Description of the task> Set out every line of the entries below as a Markdown table with the columns No. and Line. Number each row and leave out blank lines.

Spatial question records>
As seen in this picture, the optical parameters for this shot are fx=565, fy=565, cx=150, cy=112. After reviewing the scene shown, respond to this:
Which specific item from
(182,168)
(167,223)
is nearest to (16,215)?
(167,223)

Result of the task>
| No. | Line |
|---|---|
| 1 | As seen in this picture, the optical parameters for this shot are fx=565, fy=565, cx=150, cy=112. After reviewing the scene shown, respond to this: |
| 2 | Which specific item from |
| 3 | (182,168) |
| 4 | (167,223) |
| 5 | is nearest to (16,215)? |
| 6 | (167,223) |